Start of Stored records
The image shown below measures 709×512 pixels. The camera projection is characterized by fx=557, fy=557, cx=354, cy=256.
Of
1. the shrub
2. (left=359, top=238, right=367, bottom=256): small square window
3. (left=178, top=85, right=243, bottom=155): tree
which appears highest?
End of Stored records
What you are asked to do:
Rewrite the rows above as a numbered list, leaving out any blank lines.

Exercise response:
1. The image shown below measures 709×512 pixels. The camera projection is characterized by fx=557, fy=557, cx=354, cy=256.
2. Of
3. 1. the shrub
4. 2. (left=359, top=238, right=367, bottom=256): small square window
5. 3. (left=178, top=85, right=243, bottom=155): tree
6. which appears highest?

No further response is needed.